Réplique parfaite des dahabiehs qui parcouraient déjà le Nil au temps des pharaons, ce bateau à fond plat, équipé de deux voiles latines et de sept cabines (dont une suite) permet grâce à ses sveltes dimensions une trentaine de mètres seulement de rejoindre à sa guise les sites incontournables de l’Égypte Antique mais également d’accoster sur des rives que les navires de croisière traditionnels ne peuvent approcher. Ainsi la Flâneuse du Nil révèle une Égypte intime, un voyage unique au fil du lac Nasser à la fois proche des Égyptiens et des siens.
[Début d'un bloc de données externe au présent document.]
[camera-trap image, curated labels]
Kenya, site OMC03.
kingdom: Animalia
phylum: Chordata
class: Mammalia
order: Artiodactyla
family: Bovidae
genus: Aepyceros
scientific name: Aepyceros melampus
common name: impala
4500 ans plus tôt, Khéops naviguait déjà sur ce type d’embarcations longues (environ 30 mètres) et à fond plat. Ainsi, les premières barques des pharaons étaient sans doute des dahabiehs. Le nom actuel est d’ailleurs un dérivé du mot arabe qui signifie or, en rapport aux ornements dorés qui apparaissaient alors sur la coque de ces bateaux. Plus large que la felouque ou le sandal, ce voilier permettait de transporter pierres, canne à sucre… et passagers. Ce deux mâts gonflé de voiles latines, a ainsi transporté les visiteurs des différentes périodes de l’Égypte : après les préfets romains, ce fût au tour de la haute société européenne de profiter de cette embarcation à la fois maniable et confortable s’interroge une publication de 1872. L’aristocratie aimait en effet se distinguer du tourisme de masse lancé par Cook et ses steamers, en privatisant ces voiliers de petite capacité pour naviguer en famille ou entre amis… Et voilà que près de 150 ans plus tard, on se prend pour Gustave Flaubert ou Maxime Ducamp embarquant à la découverte du lac Nasser. À première vue, son habitat ne semble pas avoir bougé depuis l’époque où les pharaons naviguaient en dahabieh. Aujourd’hui, ce long bateau à fond plat, gonflé de deux voiles latines, nous emmène dans leur sillage.